Pakrasi and his colleagues are also hot on the heels of genome-scale models in Cyanothece. At the last count, their metabolic model was on par with Shewanella's, with 719 reactions, 749 metabolites, and 574 genes. "We're still definitely in the mid-stages of the [metabolic] model," says Jennie Reed, a bioengineer at the University of Wisconsin-Madison, who works on the project. Meanwhile, the gene regulatory model is progressing quite rapidly. Last year, Pakrasi's team published Cyanothece's genome and transcriptome, and now they're working on the proteome.

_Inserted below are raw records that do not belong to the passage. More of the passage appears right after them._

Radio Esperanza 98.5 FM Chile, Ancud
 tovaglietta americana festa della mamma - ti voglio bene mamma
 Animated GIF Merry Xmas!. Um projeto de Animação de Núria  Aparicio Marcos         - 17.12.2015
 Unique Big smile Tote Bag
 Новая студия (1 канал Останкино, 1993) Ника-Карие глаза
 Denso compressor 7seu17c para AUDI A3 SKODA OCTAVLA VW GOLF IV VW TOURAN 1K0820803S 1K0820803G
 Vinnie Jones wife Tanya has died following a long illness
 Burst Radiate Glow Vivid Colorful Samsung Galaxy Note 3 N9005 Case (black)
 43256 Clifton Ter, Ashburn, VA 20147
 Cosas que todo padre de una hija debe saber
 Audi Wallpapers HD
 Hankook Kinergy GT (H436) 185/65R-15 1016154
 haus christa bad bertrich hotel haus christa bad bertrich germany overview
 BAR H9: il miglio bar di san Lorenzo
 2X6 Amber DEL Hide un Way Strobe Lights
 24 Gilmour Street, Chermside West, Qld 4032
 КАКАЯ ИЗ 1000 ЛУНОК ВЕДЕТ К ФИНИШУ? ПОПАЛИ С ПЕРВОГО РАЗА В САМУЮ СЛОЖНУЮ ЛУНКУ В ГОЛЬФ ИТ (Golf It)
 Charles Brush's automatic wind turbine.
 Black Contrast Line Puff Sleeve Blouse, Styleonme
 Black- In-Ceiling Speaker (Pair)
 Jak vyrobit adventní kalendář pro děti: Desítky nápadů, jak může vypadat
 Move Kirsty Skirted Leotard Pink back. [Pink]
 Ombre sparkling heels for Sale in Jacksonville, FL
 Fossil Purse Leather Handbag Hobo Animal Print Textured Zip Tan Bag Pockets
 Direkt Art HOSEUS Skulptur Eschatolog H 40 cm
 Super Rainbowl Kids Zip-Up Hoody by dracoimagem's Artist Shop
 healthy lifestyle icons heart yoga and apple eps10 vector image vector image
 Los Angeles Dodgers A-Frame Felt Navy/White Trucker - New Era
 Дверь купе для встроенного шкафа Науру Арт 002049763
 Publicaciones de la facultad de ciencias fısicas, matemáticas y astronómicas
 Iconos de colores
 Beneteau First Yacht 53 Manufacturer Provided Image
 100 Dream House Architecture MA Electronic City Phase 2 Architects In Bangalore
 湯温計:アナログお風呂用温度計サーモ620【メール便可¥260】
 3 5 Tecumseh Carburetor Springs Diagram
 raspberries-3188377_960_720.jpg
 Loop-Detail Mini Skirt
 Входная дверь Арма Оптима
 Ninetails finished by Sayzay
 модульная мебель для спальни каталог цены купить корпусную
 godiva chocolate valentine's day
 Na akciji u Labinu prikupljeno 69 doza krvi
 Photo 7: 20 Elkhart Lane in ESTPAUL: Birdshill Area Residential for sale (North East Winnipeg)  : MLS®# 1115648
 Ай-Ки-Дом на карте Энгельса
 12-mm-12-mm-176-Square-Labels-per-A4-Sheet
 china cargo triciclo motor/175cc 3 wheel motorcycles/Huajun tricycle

"To suddenly have an order of magnitude increase in data acquistion is a challenge. But it's a good challenge." -Dick Smith

The initial proteomic results have important implications for all biological research, says Dick Smith, a chief scientist at the PNNL who collaborates with Pakrasi. "In going from the transcriptome to the proteome there's not a one-to-one correlation," Smith says. Rather, there's only about a 50% overlap. "Where we find concordance [between the proteome and transcriptome], our models that are based on time series data work very well," adds Pakrasi. "But 50% of the time they're not working simply because we're not getting into more detailed [proteome] analysis."

Smith is starting to make more detailed analyses possible by vastly improving the mass spectrometry techniques used for high-throughput proteomics. This has created the same obstacle encountered by Baliga's group before him, though—namely, a glut of data to sort out. "To suddenly have an order of magnitude increase in data acquisition is a challenge," he says. "But it's a good challenge."

In response, McDermott developed a bioinformatics tool to graphically explore gene networks in Cyanothece, whose gene activity waxes and wanes in a predictable fashion throughout the day. Yet that's not always intuitively obvious when you stare at the heat maps or time plots that researchers have traditionally relied upon, McDermott says. So when he first created his illustration, he figured Christmas had come early: Not only was the software working, but through his graphical representation, which looked like a circular wreath, he could finally make sense of the immense Cyanothece dataset. "It portrays that temporal and cyclical nature of this data in a more intuitive fashion," he says.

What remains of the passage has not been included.